Delaney, a Catholic, describes himself as "very religious" but acknowledges that his political views sometimes conflict with the church. For instance, he says he supports the Obama administration's recent requirement that insurance companies provide contraceptive coverage for religious employers, even if they object. Delaney sits on the board of directors of Georgetown University, a Jesuit institution.
His opponents have pressed him to publicly repudiate the university's position on contraception.
Though he is running as a political outsider, Delaney has donated and raised hundreds of thousands of dollars for Democratic candidates and the party. His campaign says he raised about $800,000 for then-Sen.
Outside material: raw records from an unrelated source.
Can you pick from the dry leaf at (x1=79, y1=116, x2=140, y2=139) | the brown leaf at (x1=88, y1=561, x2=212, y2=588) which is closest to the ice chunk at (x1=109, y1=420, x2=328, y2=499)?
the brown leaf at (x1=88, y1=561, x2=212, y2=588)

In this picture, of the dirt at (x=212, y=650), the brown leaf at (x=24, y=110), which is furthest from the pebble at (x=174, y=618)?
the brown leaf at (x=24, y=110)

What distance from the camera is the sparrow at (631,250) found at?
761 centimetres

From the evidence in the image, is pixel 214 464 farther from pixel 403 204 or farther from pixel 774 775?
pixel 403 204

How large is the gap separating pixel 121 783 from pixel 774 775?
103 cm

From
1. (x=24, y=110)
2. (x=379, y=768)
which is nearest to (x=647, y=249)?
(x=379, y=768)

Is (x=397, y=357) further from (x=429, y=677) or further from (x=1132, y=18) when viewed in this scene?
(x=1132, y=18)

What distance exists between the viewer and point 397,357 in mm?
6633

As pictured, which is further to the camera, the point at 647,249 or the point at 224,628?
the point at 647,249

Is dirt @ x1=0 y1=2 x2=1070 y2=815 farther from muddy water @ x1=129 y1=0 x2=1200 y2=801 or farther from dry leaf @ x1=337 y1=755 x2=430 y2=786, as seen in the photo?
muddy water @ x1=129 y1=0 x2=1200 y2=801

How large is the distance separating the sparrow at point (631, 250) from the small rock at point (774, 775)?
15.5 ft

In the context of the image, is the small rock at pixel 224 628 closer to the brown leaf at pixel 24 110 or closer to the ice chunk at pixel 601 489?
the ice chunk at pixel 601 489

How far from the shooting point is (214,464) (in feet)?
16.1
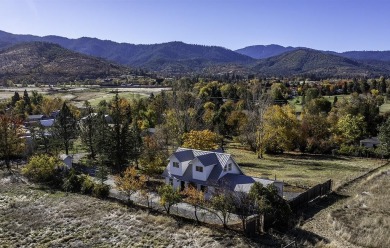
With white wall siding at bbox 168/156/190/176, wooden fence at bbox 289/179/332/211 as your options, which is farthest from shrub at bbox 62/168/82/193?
wooden fence at bbox 289/179/332/211

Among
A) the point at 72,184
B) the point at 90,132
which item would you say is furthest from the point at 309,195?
the point at 90,132

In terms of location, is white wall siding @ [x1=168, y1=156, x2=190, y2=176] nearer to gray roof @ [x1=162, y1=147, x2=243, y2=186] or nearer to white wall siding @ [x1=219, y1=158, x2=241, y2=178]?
gray roof @ [x1=162, y1=147, x2=243, y2=186]

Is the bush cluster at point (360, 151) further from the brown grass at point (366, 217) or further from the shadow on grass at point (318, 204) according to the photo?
the shadow on grass at point (318, 204)

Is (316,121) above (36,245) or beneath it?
above

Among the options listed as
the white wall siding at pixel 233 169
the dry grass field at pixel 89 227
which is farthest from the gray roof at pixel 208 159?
the dry grass field at pixel 89 227

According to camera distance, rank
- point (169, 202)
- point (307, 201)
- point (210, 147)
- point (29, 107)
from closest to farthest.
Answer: point (169, 202) < point (307, 201) < point (210, 147) < point (29, 107)

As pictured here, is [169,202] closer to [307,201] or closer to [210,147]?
[307,201]

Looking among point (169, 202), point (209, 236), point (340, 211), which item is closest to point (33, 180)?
point (169, 202)
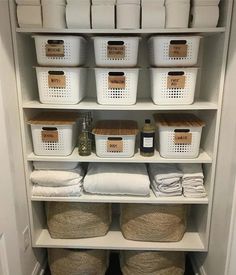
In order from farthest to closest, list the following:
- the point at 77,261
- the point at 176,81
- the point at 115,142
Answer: the point at 77,261, the point at 115,142, the point at 176,81

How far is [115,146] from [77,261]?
34.3 inches

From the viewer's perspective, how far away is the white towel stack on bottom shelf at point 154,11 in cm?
139

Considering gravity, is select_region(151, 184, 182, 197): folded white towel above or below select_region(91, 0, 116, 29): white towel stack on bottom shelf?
below

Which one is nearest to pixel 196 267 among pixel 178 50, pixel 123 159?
pixel 123 159

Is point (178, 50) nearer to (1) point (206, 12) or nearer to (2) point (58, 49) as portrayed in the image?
(1) point (206, 12)

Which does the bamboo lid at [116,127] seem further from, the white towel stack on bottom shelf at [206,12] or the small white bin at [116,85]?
the white towel stack on bottom shelf at [206,12]

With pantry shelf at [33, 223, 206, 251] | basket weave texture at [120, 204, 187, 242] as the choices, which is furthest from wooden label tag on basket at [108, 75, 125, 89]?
pantry shelf at [33, 223, 206, 251]

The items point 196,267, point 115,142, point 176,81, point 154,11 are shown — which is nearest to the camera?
point 154,11

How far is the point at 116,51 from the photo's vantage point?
4.79 ft

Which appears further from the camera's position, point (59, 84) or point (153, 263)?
point (153, 263)

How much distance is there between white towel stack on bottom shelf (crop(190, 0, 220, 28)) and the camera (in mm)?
1393

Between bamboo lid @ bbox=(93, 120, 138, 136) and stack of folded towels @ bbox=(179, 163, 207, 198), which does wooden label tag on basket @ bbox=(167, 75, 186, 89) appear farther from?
stack of folded towels @ bbox=(179, 163, 207, 198)

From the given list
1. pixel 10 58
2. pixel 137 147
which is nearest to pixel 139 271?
pixel 137 147

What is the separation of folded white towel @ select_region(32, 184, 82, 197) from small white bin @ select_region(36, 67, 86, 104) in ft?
1.78
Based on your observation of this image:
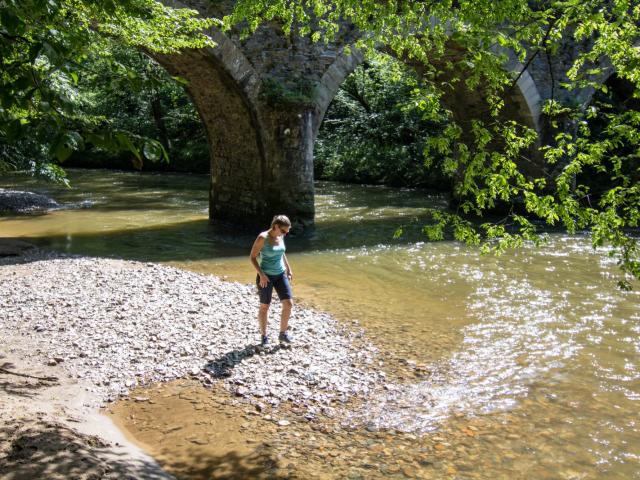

Hillary Clinton's unsuccessful presidential bid in 2008.
And while his work at CapitalSource gives Delaney the mantle of "job creator" on the campaign trail, it also has provided a steady stream of ammunition for opponents. Garagiola's campaign has combed through the company's vast and complicated transactions, noting that it is being audited by the IRS over an arrangement conceived under Delaney's leadership that allowed it to pay less federal tax.
Delaney aides note that audits are routine and do not imply wrongdoing.
Broadly, Delaney's opponents have tried to paint him as a Wall Street banker who is using his wealth to buy the competitive seat. He's worth at least $50 million, which would make him among the richest members of Congress if elected.
For his part, Delaney resists the idea that his wealth is a political liability.
"I wasn't born with a silver spoon," he said. "I took risks, I created businesses and I created jobs. "
John K. Delaney
Born: April 16, 1963. Raised in Wood-Ridge, N.J.
Education: Columbia University, 1985; Georgetown Law School, 1988
Residence: Potomac, Md.
Occupation: Chairman of the board of directors of CapitalSource, a Chevy Chase-based bank; on leave as executive chairman; co-CEO of Alliance Partners, a network of community and regional banks.